Военная журналистика требует не только высоких профессиональных навыков, но также мужества и готовности к экстремальным условиям работы.
Военкоры находятся на передовой линии событий и могут дать уникальную и достоверную информацию о происходящих событиях.
Репортер Александр Коц с 1999 года занимается военной журналистикой. Он рассказал о том, как обстоят дела на фронте, своем первом опыте в горячей точке, особенностях профессии и новой элите.
– Александр Игоревич, что сейчас происходит на Харьковском направлении?
– Противник стянул на это направление все стратегические и оперативные резервы. Все большие соединения сейчас находятся под Волчанском и Липцами, вплоть до элитных подразделений – 82-я десантно-штурмовая бригада, которая в прошлом году брала село Работино, 71-я егерская бригада, охрана генштаба, все подразделения спецназа главного управления разведки Буданова. Тактические резервы остаются на направлениях для ротации, но те силы, которые враг держал в Запорожской области, Днепре, под Киевом – брошены на Харьковщину.
В случае нашего глубокого прорыва на других направлениях, он не сможет оперативно среагировать. «Слобожанская мясорубка» продолжается, наши ребята перешли к обороне, и серьезных наступательных действий пока нет. Сейчас главная задача – держаться, не дать противнику нас отбросить обратно и уничтожать как можно больше живой силы ВСУ. Основной ресурс, который не смогут восполни ть никакие поставки Запада – человеческий.

* **ИСХОДНЫЙ ФРАГМЕНТ**:

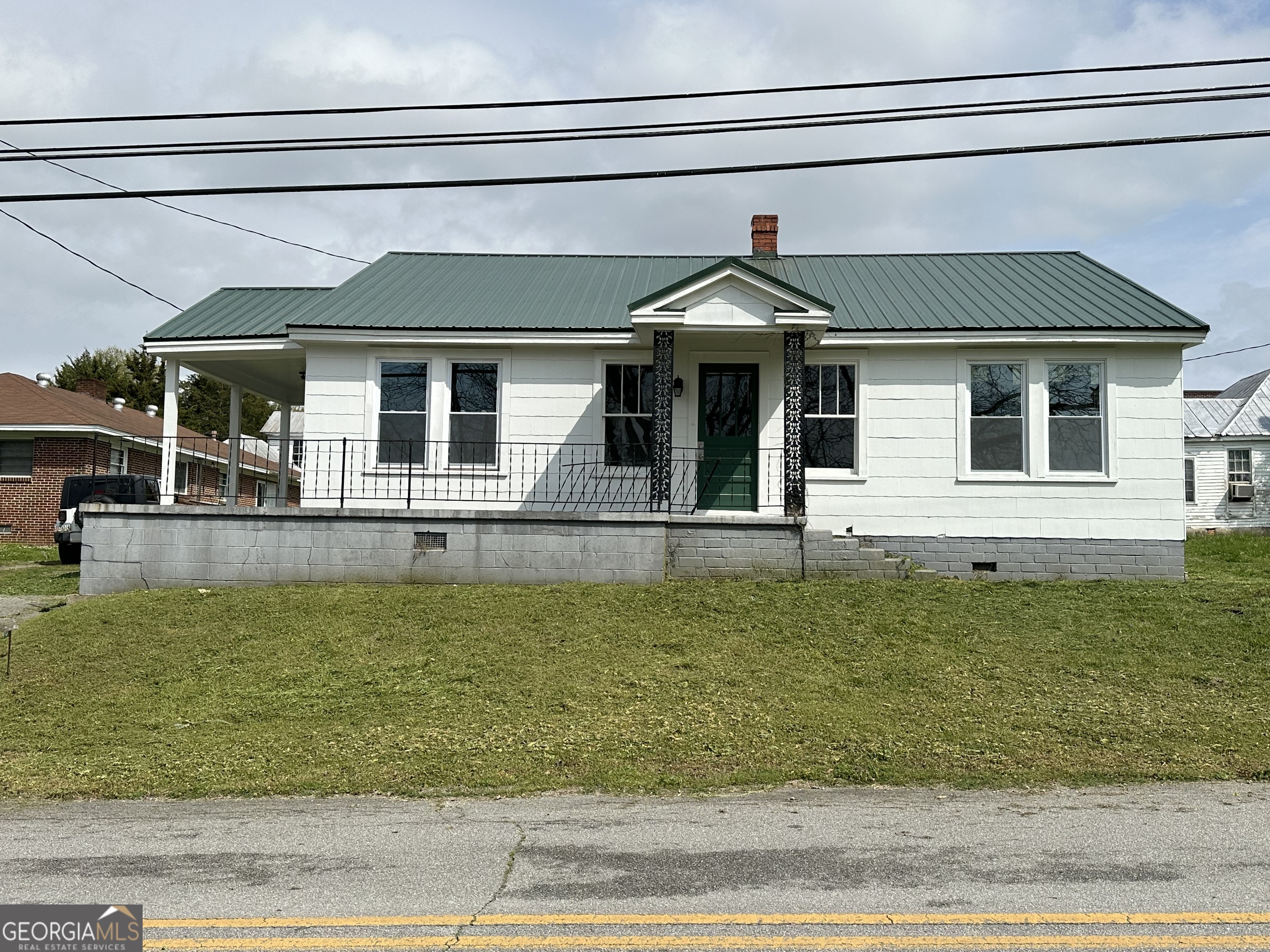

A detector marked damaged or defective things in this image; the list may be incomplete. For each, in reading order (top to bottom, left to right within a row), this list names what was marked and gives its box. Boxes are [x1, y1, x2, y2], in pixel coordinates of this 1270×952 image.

road crack [447, 822, 525, 949]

* **ЧТО ТРЕБУЕТСЯ**:
**1.** С какого года Александр Коц занимается военной журналистикой, согласно интервью о военной журналистике?
**2.** Подхватите интервью о военной журналистике и продолжите его после последнего приведенного предложения.
Листинг к этому заданию отношения не имеет.

* **РЕЗУЛЬТАТЫ ВЫПОЛНЕНИЯ**:
**1.** С 1999 года.

**2.**
Мы сегодня видим, что мобилизация на Украине происходит неохотно. Люди приходят в военкомат, чтобы избежать тюремного заключения. У нас же каждый день заключать контракт приходит тысяча добровольцев, которых сразу отправляют на полигон, и в зону СВО они приезжают более-менее подготовленными. В прошлом году на Запорожье мы переиграли противника за счет резервов. Сейчас важно как можно больше уничтожить сил врага на Харьковщине.
– В начале СВО вы говорили о трудностях со снабжением ВС РФ. Как сейчас обстоят дела с этим и возникли ли новые проблемы?
– К сожалению, эта проблема сохраняется. Интенсивность боев нарастает, и те же беспилотники становятся расходным материалом. Получать их по линии Министерства обороны очень долго из-за бюрократии, поэтому развивается волонтерско-гуманитарное движение.
Острая нехватка средств защиты от FPV-дронов, которые перевернули все представления о современной тактике войскового боя, нивелировав любое преимущество бронированной техники. Сейчас штурмовые наступления ведутся практически без танков и БМП, потому что у противника огромное количество FPV-дронов, и складывается такая ситуация, что дрон стоимостью 50 тысяч рублей с легкостью уничтожает технику, которая стоит несколько миллионов.
На данный момент в России много конструкторских бюро, где энтузиасты делают потрясающие вещи. Буквально на днях на выставке «Россия» на ВДНХ в рамках двухлетия проекта «Все для Победы» наградили разработчиков дрона «Упырь», и сейчас через народный фронт им будет оказана помощь в масштабировании производства. Это средство поражения, которое уже зарекомендовало себя в деле.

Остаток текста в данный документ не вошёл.